Friends of the Forensic Science Club, this week we present the paper “Where should pólice forces target their residential burglary reduction efforts? Using official victimisation data to predict burglary incidences at the neighbourhood level”, by Hunter, J.; Ward, B.; Tseloni, A. and Pease, K. (2021), in which authors expose some interesting data about risk and protection factors when it comes about suffering residential burglary.

Residential burglary is one of the crimes against which we feel most powerless and helpless. At home we are comfortable and protected, and if someone enters to rob us, we feel a huge violation of our privacy, our space and our rights.

Criminology has provided analysis tools to police forces that have been implementing for some years and are related to this matter.
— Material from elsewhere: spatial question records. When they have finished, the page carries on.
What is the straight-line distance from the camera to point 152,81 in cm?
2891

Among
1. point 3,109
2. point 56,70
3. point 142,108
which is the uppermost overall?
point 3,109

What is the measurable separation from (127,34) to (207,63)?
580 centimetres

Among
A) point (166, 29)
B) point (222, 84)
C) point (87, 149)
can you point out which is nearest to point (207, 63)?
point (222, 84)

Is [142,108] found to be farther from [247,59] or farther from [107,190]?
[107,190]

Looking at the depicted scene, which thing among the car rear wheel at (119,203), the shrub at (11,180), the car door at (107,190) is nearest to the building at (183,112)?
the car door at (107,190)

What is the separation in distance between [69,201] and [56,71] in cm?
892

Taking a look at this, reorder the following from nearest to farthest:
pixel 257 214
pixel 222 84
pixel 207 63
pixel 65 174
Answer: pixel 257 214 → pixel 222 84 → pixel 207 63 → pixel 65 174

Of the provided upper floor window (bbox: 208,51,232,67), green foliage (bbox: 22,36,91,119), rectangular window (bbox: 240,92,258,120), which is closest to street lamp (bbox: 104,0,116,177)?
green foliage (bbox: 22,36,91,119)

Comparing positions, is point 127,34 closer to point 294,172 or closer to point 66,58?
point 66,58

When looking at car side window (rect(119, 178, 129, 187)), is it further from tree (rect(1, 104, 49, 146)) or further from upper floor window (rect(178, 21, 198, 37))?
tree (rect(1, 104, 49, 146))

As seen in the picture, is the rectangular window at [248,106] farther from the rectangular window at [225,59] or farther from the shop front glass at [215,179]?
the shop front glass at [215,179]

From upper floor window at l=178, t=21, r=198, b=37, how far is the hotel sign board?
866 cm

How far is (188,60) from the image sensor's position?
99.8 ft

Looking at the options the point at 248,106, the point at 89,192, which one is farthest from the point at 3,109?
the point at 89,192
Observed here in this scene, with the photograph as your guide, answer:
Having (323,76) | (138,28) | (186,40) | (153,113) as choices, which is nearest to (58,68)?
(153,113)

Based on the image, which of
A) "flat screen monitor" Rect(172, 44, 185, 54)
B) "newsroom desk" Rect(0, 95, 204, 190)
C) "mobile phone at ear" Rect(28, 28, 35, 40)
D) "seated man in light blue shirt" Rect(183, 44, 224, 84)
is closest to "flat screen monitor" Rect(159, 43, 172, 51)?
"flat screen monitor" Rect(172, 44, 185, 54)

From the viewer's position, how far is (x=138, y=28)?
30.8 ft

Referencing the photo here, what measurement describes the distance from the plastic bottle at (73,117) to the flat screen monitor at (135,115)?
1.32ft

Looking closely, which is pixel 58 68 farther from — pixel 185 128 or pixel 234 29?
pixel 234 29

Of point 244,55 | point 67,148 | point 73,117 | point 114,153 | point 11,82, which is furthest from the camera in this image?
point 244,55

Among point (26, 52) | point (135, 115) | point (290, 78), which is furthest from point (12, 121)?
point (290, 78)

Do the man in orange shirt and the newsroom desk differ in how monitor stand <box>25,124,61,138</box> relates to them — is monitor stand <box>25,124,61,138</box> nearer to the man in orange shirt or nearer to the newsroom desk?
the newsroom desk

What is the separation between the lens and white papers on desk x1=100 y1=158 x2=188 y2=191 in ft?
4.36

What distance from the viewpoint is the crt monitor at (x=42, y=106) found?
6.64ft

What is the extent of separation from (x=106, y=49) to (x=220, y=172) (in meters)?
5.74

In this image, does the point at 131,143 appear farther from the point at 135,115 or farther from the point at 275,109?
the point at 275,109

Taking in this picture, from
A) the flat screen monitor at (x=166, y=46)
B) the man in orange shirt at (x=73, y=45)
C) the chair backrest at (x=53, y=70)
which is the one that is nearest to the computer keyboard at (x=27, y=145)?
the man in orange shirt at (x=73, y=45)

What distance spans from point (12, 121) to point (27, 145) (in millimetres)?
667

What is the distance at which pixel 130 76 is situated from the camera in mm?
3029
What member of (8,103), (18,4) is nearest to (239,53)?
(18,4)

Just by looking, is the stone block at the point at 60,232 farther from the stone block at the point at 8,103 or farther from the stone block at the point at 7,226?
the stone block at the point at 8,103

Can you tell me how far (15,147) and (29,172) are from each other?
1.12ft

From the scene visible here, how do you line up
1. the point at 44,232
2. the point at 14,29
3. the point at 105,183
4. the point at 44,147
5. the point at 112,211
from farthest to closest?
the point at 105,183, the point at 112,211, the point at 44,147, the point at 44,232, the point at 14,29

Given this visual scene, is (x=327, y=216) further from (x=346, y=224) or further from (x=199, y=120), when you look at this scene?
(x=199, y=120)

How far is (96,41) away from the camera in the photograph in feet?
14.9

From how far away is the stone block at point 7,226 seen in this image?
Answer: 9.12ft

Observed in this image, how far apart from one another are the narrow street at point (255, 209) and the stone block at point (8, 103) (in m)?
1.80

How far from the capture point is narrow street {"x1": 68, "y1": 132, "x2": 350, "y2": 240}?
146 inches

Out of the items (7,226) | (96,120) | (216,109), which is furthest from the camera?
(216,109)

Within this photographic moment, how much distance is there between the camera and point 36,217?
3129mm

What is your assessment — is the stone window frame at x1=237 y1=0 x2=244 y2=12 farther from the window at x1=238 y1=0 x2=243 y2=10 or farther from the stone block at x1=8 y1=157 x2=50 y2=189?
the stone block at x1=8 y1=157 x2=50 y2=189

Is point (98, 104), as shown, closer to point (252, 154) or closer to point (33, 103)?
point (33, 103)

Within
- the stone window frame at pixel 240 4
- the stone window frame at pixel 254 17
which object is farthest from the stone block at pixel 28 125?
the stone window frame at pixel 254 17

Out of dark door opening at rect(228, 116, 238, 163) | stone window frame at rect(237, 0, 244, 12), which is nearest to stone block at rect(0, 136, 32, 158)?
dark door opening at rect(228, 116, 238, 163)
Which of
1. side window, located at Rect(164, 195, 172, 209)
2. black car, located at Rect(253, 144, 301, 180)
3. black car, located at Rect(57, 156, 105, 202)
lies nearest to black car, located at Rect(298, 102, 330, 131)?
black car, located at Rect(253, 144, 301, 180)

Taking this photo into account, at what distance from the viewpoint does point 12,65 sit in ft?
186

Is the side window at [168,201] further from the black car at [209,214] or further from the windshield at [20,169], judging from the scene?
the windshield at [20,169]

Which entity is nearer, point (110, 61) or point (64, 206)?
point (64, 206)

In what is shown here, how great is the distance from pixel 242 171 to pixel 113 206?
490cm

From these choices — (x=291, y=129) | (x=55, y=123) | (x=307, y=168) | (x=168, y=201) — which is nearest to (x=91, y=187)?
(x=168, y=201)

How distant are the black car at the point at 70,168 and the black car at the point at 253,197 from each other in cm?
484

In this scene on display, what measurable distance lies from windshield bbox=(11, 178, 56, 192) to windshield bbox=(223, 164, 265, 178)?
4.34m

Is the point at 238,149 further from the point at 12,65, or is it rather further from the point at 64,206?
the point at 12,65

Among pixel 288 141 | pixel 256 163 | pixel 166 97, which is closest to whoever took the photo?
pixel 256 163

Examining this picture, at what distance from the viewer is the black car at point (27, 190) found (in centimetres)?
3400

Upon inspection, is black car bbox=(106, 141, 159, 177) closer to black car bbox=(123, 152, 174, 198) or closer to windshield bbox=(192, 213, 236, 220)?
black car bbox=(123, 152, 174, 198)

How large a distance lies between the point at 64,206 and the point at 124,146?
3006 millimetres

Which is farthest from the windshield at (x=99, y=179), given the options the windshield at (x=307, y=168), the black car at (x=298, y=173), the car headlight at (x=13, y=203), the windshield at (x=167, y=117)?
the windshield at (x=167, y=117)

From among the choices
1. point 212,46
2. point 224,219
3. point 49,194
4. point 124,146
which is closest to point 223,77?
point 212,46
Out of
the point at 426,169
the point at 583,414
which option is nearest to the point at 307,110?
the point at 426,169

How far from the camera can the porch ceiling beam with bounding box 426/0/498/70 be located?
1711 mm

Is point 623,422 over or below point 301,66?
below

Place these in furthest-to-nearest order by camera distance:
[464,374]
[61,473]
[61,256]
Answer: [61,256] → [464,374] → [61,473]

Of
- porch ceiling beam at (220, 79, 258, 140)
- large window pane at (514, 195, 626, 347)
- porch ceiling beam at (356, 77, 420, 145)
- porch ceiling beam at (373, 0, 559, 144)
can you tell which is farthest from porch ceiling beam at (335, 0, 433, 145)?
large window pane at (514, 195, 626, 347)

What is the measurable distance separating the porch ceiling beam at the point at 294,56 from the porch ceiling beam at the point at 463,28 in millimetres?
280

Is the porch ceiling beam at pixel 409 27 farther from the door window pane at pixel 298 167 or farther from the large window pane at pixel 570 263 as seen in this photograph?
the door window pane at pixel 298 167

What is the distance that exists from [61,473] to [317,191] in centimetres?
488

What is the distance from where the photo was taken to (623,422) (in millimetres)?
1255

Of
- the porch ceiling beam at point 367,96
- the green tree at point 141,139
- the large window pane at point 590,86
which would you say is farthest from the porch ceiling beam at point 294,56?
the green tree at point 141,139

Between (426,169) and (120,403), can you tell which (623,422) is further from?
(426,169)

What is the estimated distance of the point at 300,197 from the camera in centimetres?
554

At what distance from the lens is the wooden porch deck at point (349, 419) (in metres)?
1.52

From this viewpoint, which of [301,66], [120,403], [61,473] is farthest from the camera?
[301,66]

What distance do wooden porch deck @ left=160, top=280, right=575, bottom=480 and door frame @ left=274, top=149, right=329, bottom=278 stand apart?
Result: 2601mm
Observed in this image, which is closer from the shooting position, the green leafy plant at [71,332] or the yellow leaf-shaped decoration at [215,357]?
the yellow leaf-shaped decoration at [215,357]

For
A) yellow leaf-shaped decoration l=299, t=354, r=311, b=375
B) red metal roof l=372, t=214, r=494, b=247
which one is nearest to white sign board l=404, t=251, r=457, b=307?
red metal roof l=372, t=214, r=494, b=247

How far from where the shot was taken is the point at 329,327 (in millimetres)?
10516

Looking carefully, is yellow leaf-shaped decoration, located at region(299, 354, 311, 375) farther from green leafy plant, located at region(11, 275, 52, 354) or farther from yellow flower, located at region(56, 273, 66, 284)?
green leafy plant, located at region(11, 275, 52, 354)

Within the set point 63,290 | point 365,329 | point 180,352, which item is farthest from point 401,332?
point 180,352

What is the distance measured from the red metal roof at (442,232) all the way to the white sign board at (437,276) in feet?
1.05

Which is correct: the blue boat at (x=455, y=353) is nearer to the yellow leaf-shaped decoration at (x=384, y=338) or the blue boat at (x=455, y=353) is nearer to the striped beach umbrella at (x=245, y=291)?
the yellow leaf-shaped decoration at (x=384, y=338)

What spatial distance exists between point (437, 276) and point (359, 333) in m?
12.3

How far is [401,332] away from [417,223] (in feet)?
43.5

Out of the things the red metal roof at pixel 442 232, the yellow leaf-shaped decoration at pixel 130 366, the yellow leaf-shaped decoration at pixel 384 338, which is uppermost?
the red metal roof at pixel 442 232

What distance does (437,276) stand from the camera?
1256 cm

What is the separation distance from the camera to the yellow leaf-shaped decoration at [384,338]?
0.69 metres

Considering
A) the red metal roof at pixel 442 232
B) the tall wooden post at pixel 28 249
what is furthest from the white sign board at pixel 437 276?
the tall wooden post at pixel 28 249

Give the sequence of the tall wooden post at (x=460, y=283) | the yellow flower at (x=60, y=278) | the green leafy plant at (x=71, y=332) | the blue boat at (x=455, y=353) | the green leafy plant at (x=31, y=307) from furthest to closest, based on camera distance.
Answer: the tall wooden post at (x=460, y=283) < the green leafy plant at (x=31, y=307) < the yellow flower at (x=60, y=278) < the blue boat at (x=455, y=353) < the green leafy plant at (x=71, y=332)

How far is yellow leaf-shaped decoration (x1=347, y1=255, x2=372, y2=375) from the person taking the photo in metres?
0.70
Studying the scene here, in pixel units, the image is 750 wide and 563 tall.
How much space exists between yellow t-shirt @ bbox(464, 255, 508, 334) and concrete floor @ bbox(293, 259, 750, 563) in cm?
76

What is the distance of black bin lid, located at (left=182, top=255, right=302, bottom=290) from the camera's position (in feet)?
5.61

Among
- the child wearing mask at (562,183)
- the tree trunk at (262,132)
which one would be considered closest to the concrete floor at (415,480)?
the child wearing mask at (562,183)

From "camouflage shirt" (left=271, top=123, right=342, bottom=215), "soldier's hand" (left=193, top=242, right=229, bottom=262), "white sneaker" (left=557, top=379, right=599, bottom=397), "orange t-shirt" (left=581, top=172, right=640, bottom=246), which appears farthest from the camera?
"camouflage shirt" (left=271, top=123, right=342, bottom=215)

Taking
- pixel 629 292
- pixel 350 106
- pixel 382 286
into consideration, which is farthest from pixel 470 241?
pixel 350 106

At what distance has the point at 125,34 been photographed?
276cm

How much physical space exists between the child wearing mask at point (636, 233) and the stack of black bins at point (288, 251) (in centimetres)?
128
Specifically, we refer to the analysis of the spatial concentration of crime. This type of analysis is usually done with the called “hot spots maps”. These hot spots are places where the rate of any type of crime is higher than in other ones, and thus, they require special attention.

The idea is that these crime concentration maps offer the police forces the opportunity to focus their interventions in these critical areas, consequently reducing crime incidence.

Although this method has sometimes been useful, it is true that the simple designation of an area as a hot spot, based on the number of crimes recorded by police, neglects much data on the burglaries’ dynamics.

This data includes repeat victimization, near-repeat victimization, an anticipatory diffusion of benefits.

Authors of this paper lean on this point, precisely. They consider that reactive or proactive police resource allocation models predicated simply upon hot spot analysis miss crucial aspects. They would be forgetting the importance of the characteristics of people, homes and neighborhoods.

Considering that this type of crime has a strong component of victimization for the people who suffer it, authors of the study wonder whether it is possible to apply victimology to shed light on it and improve its prevention.

Some of the concepts could probably be the behavior of the residents, the environment of the area, the exact place where the house is or the motivation of the thieves.

In this paper, authors try to create and describe burglary prediction maps, to correct the absence of consideration of factors that they consider important and forgotten by police forces.

The places represented on the maps and, therefore, the studied ones, are England and Wales.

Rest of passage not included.